Woj's account wasn't completely ahistorical, because the mission presented to the young post 65 lacked certain features that had traditionally been there before: the importance of society and community; the notion that individual achievement was only the circumstantial crowning of a larger drive; and the desirability of equality and democracy in an age where the franchise had indeed become universal. In fact, there is a growing elitist, meritocratic, hyper-individualistic movement starting in the early seventies and Rand's ravings were tailor made for times which insisted that there wasn't enough to go around, that democracy lowered or destroyed cultural values, and that any notion of social obligation was nothing other than the tyrannical rule of the weak over the strong. Moreover, the relentless deskilling of all blue-collar work made it "obvious" that the creators and leaders were the only ones who knew anything. In fact, if you look at Rand's heroes, they're all Stakhanovite, skilled workmen: Dagny Taggart can build railroads with her bare hands, Howard Roark literally breaks the rocks that builds the buildings he designs, etc., Dominque Francon is a journalist....they work their way from the bottom up even if they start rich and inherit the stairs they're climbing. (She did grow up during the Russian revolution and did pick up some interesting notions that she married to her idea of a heroic elite.)

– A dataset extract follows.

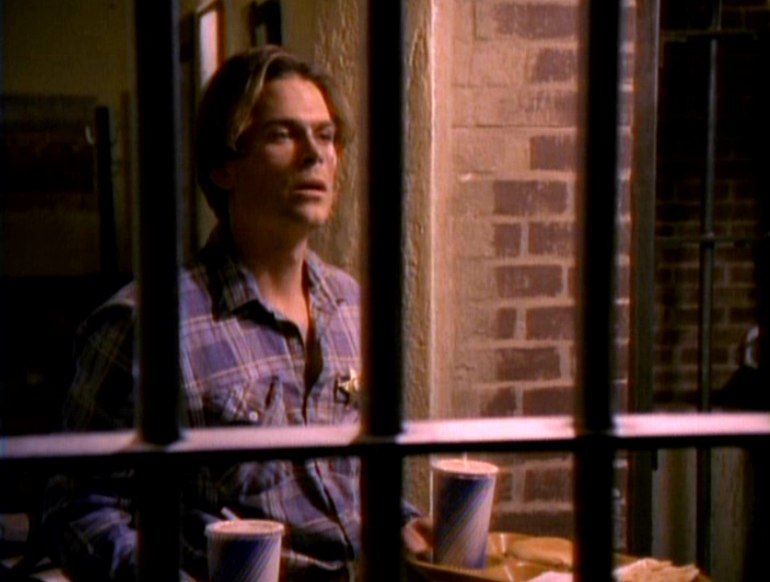 The Stand Don T Dream It S Over Rob Lowe Stephen King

For all the talk of the lone creator, all of Rand's novels are really about the distinction between an elite and a hoi polloi, and the elite is quite communistic in its way. They just play at competition, they enjoy free love, and they are generous with one another. In fact Atlas Shrugged paints a pretty good picture of communism for the rich and capitalism for the poor.
No wonder her "philosophy" touched a nerve. This is why it's worth a few hours to actually read one of her books and, as I mentioned before, The Fountainhead is probably the most representative of her cosmology.